Remember that with Attack Paths, we want to contextualize the recommendations so that you can focus on the biggest risks first.  Having a publicly exposed VM with SQL installed that uses a commonly used username which also allows for xp_cmdshell usage definitely fits the bill.   

  1. Just like we did in the previous example, we can gather a bunch of Insights about the instance. Here we can see one of the exposed ports open to any IP.
    Dick_Lake_4-1701696732775.png
  2. When we look at the Insights for the SQL virtual machine object, we see more bad news.Dick_Lake_5-1701696732778.pngNow Defender CSPM + Defender for SQL on Machines is letting us know that a commonly used username is in the system SQL logins table (VA2201) as well as that xp_cmdshell is enabled in system configurations (VA1059).   

It is not unreasonable to assume that an attacker could: 

  1. Identify this server with their favorite port scanner. 
  2. Run a successful password attack. 
  3. Connect to the database. 
  4. Pivot to the underlying OS. 
  5. (Optional) Escalate their permissions (because remember, this server had a ton of high severity vulnerabilities). 
  6. Laterally move throughout your environment. 

Digging In – Finding lateral movement paths 

Attack Paths are a great starting point for finding and fixing misconfigurations in your environment, but you want the ability to hunt through your environment.  For that you can use the Cloud Security Explorer to proactively identify risks in your environment.   

We can recreate the attacker's path through our environment using Cloud Security Explorer and start to expand upon it: 

Original Attack Path: 

Dick_Lake_6-1701696732781.png

We know that xp_cmdshell is enabled, so one of options for an attacker would be to use the Azure Instance Metadata Service (IMDS) to leverage a managed identity's JWT to pivot around into the cloud.  So we can add a condition that this resource should also have an associated managed identity.   

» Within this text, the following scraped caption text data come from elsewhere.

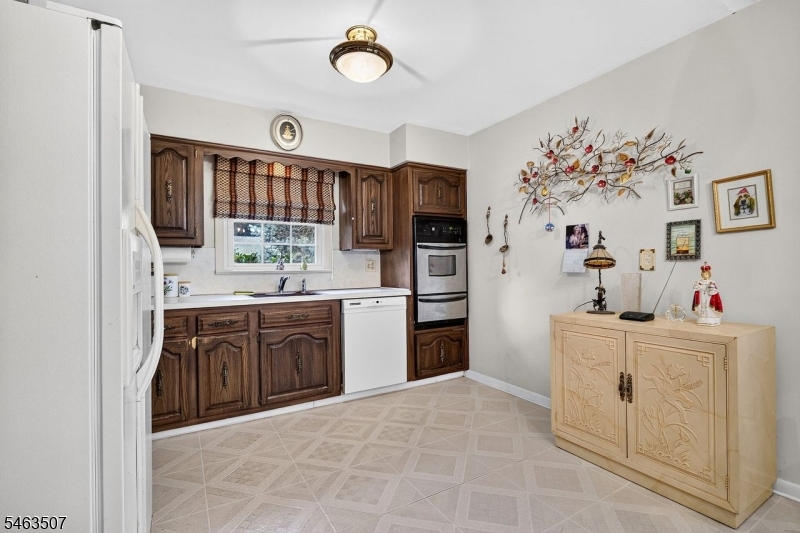 38 Sherwood Avenue East Brunswick NJ 08816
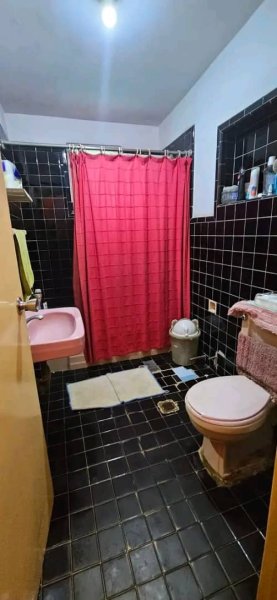 Casa de 4 habitaciones en venta en Fontanar, Boyeros, La Habana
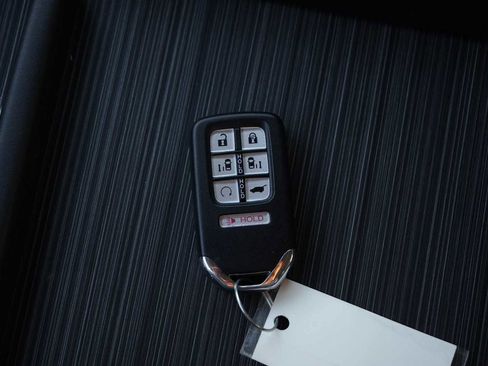 Used 2024 Honda Odyssey EX-L image 29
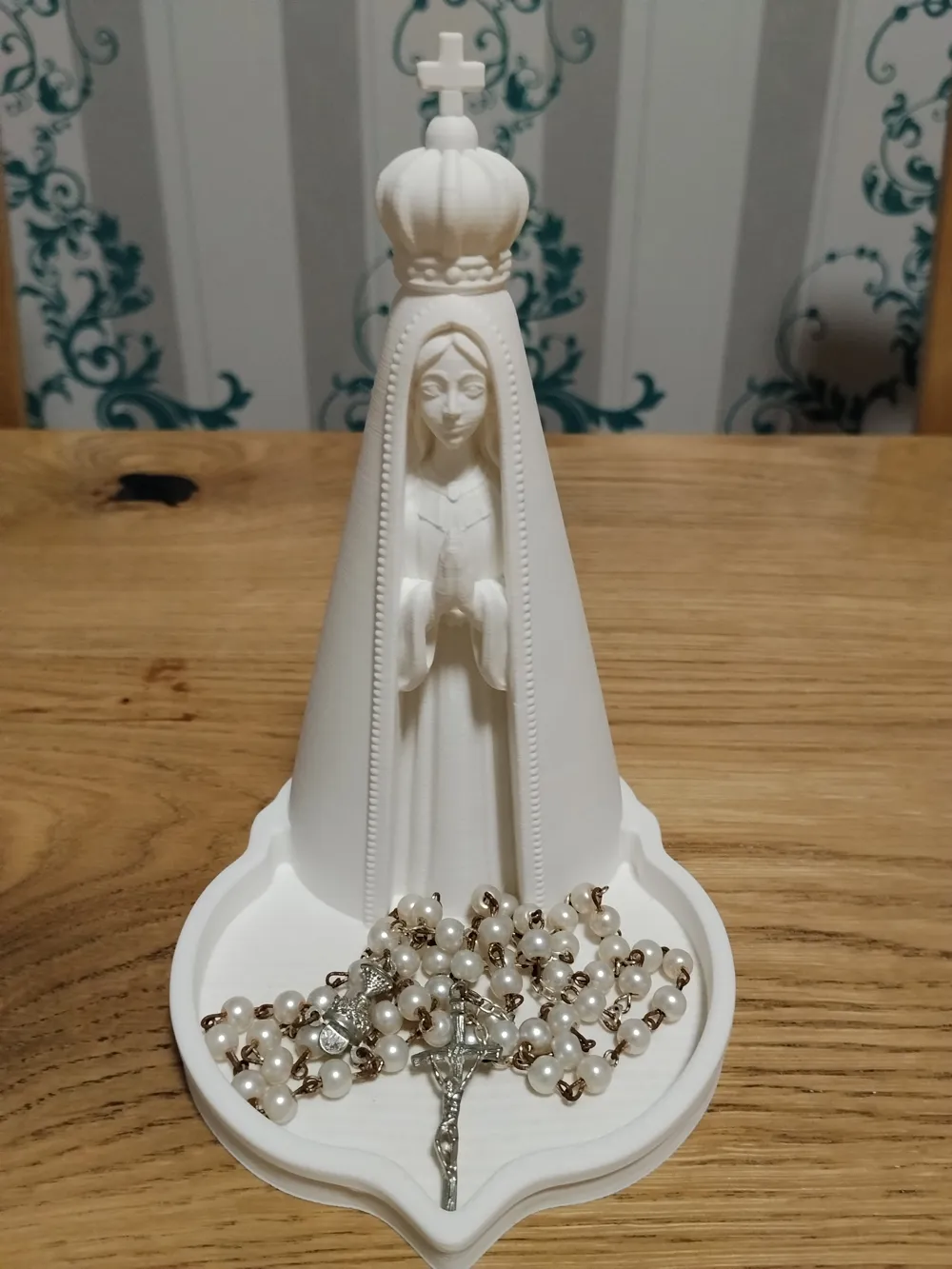 Our Lady of Aparecida Rosary Holder, photo 3 of 5 - Hands & Body Sculptures, mary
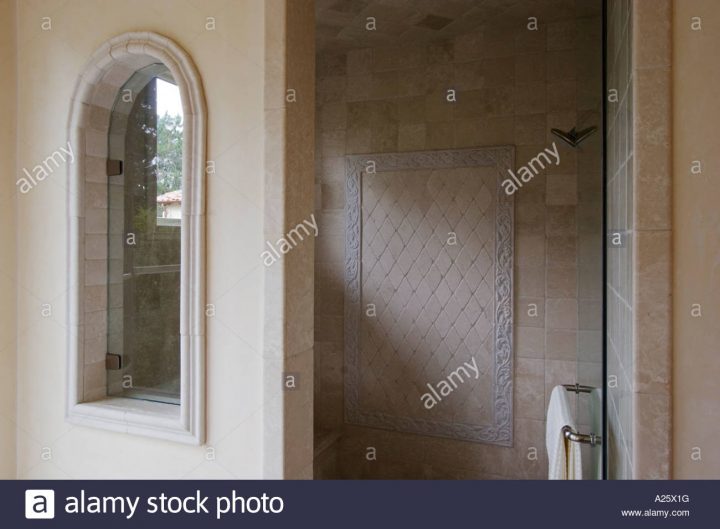 Cabine De Douche Haut De Gamme De Carreaux Et Fenêtre Dans concernant Cabine De Douche Haut De Gamme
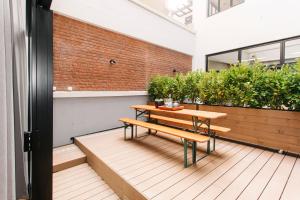 Μπαλκόνι ή βεράντα στο Auckland City Spacious Loft - 4 Bedrooms & 2 Free Car Parks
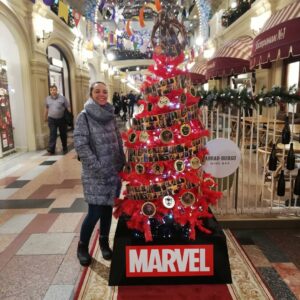 Sara Derzawy Instagram - Merry Christmas 🎄☃️
#tb #russia #moscow  #redsquare #snow #frozen ❄️❄️ #masr7_masr #masrah_masr #sara_derzawy 
#مسرح_مصر  #سارة_درزاوي
أنا في مصر دلوقت والله يا جماعة 😅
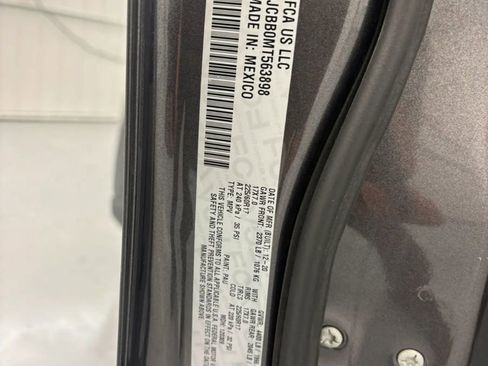 Used 2021 Jeep Compass Latitude w/ Driver Assistance Group FWD image 48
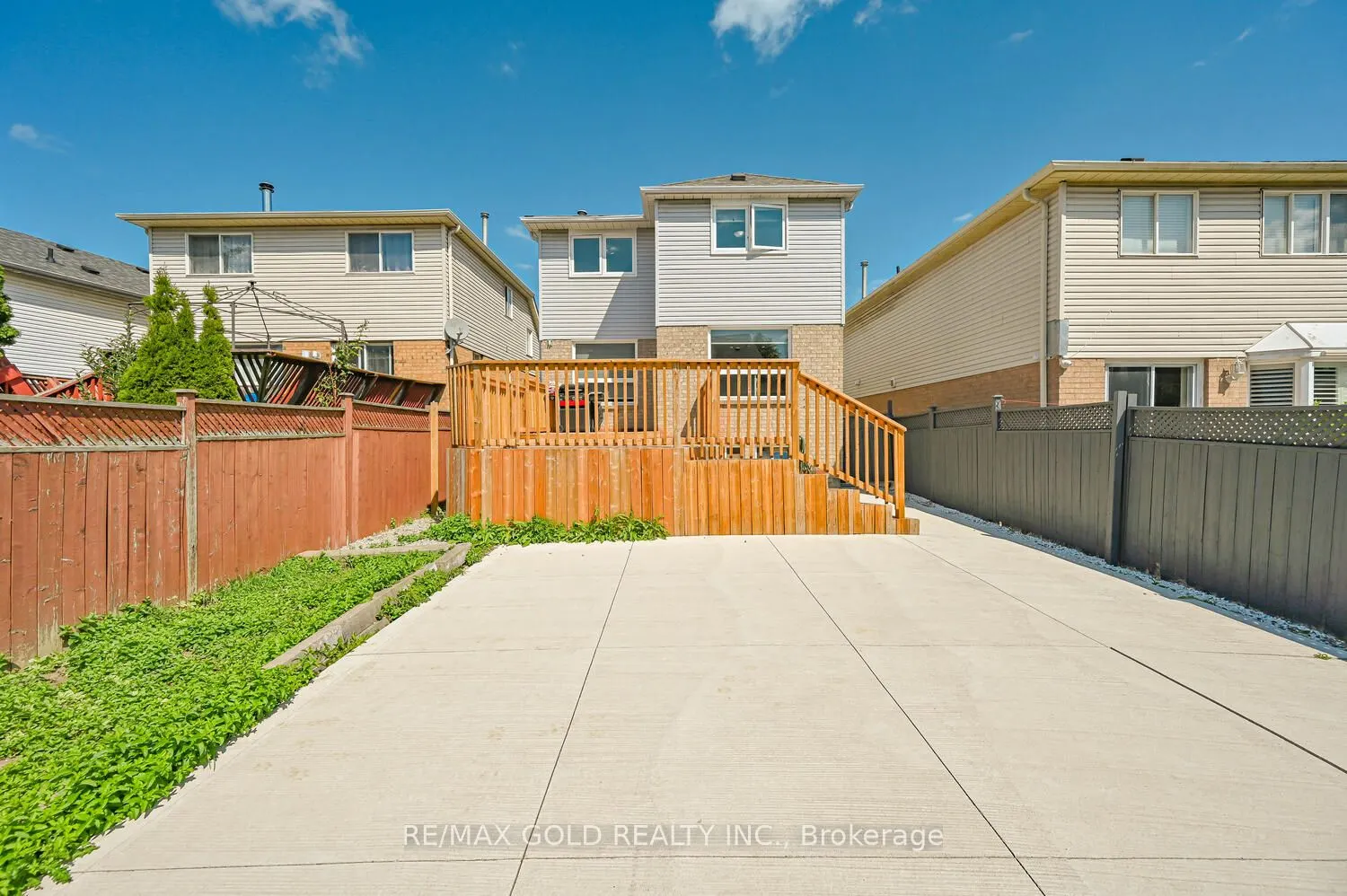 101 Beaconsfield Avenue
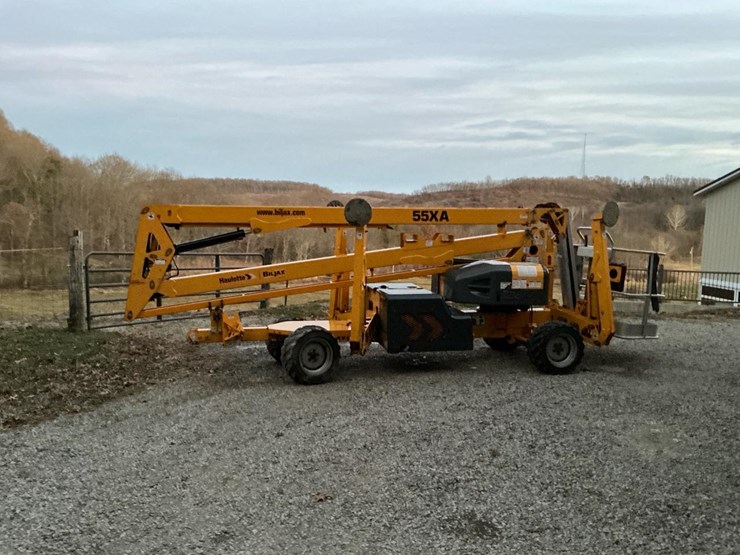 #108-•-2009-bil-jax-5533xa-boom-lift-image-2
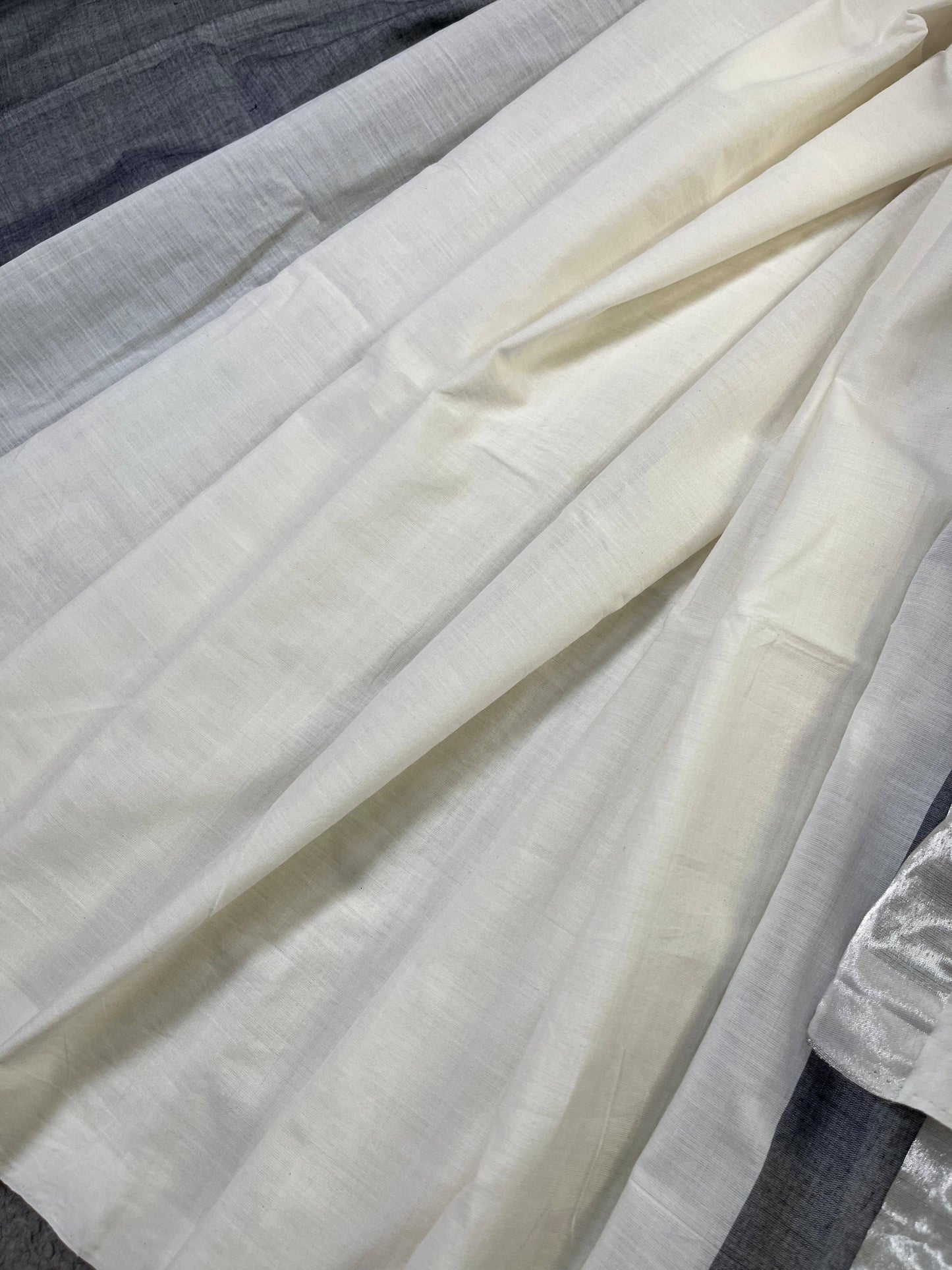 WHITE PURE HANDLOOM KERALA COTTON SAREE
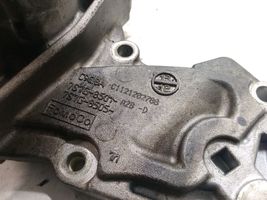 Ford Focus Vesipumppu 7S7G8501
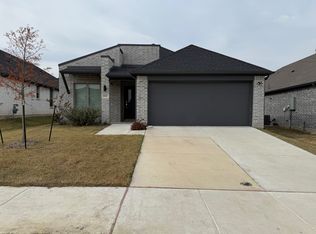 241 Little Bridge Dr, Lavon, TX 75166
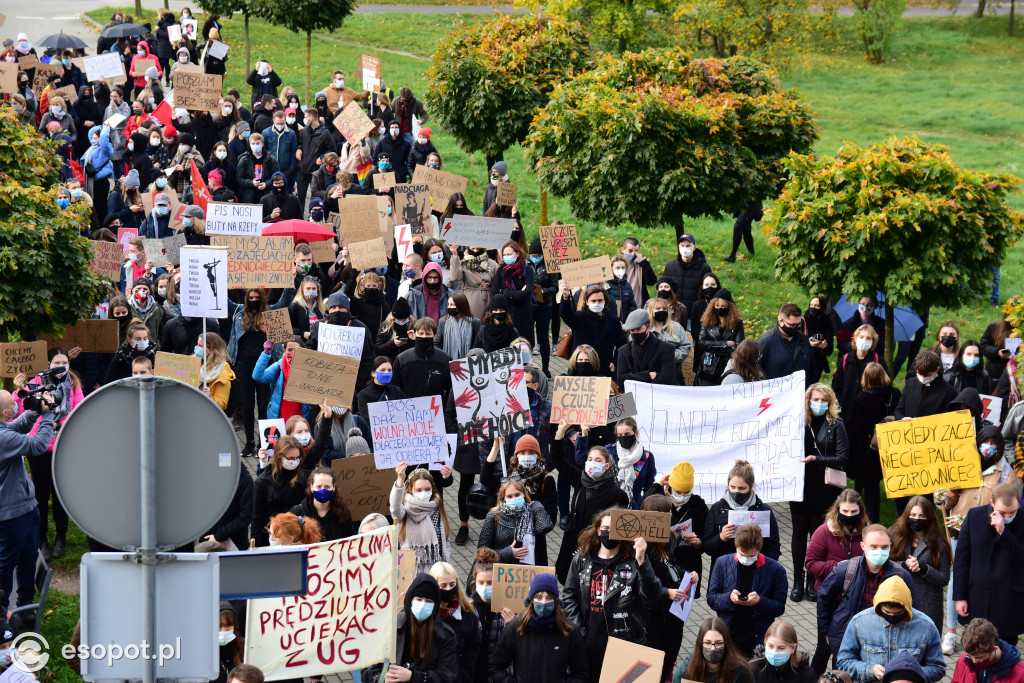 Tłum studentów protestował na kampusie UG [FOTO]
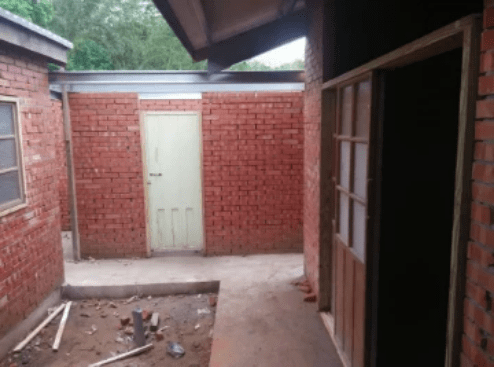 原本工程中廚房門口和中庭的樣子 原本工程中廚房門口和中庭的樣子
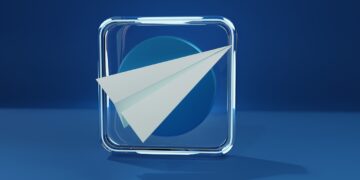 Ukraine Bans Telegram on Official Devices Over Security Concerns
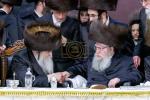 Main image for הגה"צ גאב"ד אנטווערפן שליט"א איז זיך משתתף ביים שמחת החתונה בחצר הקודש פשעווארסק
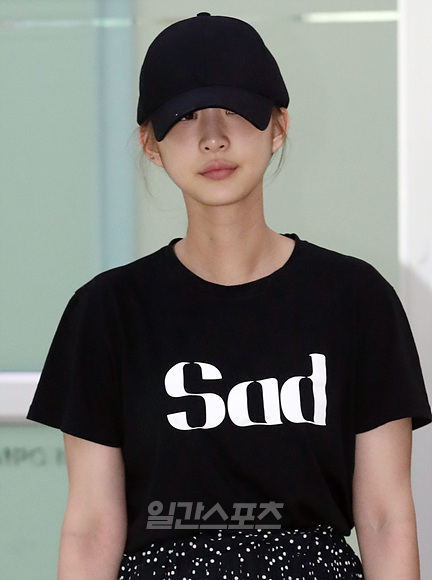 Excluding Solji, the members of the X ID are leaving Gimpo Gongheung with hot communication with fans.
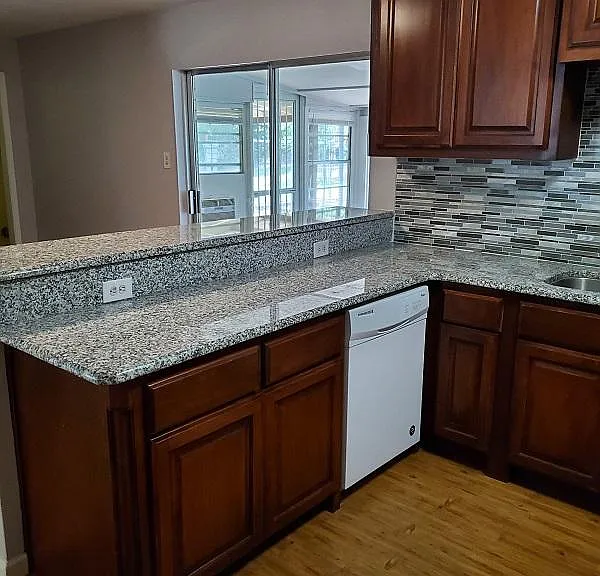 204 Hillcrest Ter — Photo 28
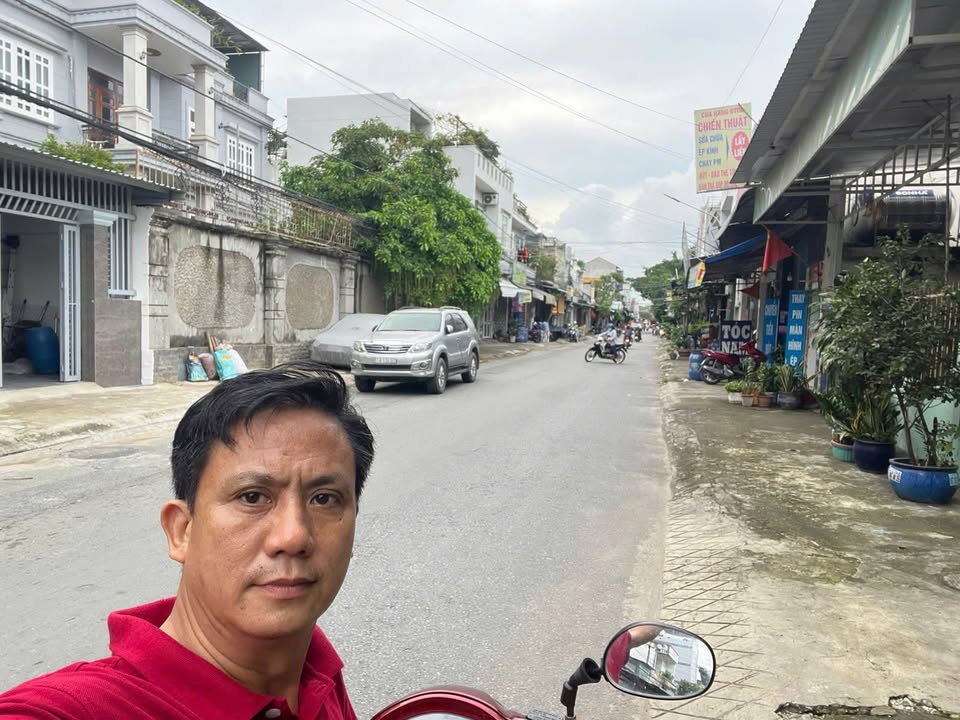 Nhà mặt phố KDC Sóng Thần Dĩ An 210m² giá 9.2 tỷ - Cơ hội đầu tư tuyệt vời!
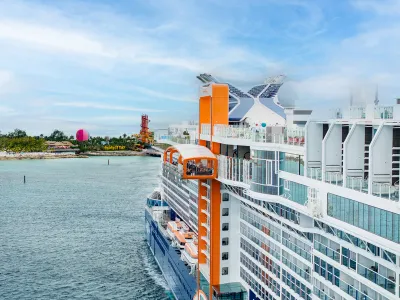 Celebrity Beyond - Dining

Dick_Lake_7-1701696732784.png

 We can take it even further to check to see if an attacker would have access to sensitive data. 

Dick_Lake_8-1701696732786.png

The reactive side of the house

What would all this look like if you were purely being reactive and looking at alerts? 

Brute Force

It took less than 24 hours from time of deployment to the time a gracious person in China decided to help me in my demo:

Dick_Lake_9-1701696732789.png

Had the brute force been successful, it would have instead raised a ‘Suspected successful brute force attack' instead.   

Pivoting

Since Defender for Servers is also enabled on this machine all of my attempts to throw a reverse shell by abusing xp_cmdshell were blocked. 

Dick_Lake_10-1701696732792.png

Just because one avenue of attack is closed off to an attacker, it doesn't mean they will just go away.  Instead of pivoting to the OS and attempting to exploit the environment that way, an attacker who has done proper enumeration would be able to discover that this instance has a managed identity and they can leverage IMDS to retrieve the JWT to use for future attacks. 

Dick_Lake_11-1701696732793.png

But this too was detected by Defender for SQL 

Dick_Lake_12-1701696732796.png

Summary

The combination of Microsoft Defender CSPM and Microsoft Defender for SQL provides a comprehensive security solution for your cloud and database infrastructure. Microsoft Defender CSPM, one of the main pillars for cloud security, provides hardening guidance to efficiently and effectively improve your security and gives visibility into your current security situation. It identifies and remediates risk by automating visibility, uninterrupted monitoring, threat detection, and remediation workflows to search for misconfigurations across diverse cloud environments. On the other hand, Microsoft Defender for SQL helps discover and mitigate potential database vulnerabilities and alerts you to anomalous activities that might indicate a threat to your databases. It protects your IaaS SQL Servers by identifying and mitigating potential database vulnerabilities and detecting anomalous activities. Together, they provide a robust security posture management system, ensuring the robustness of your cloud and deployments.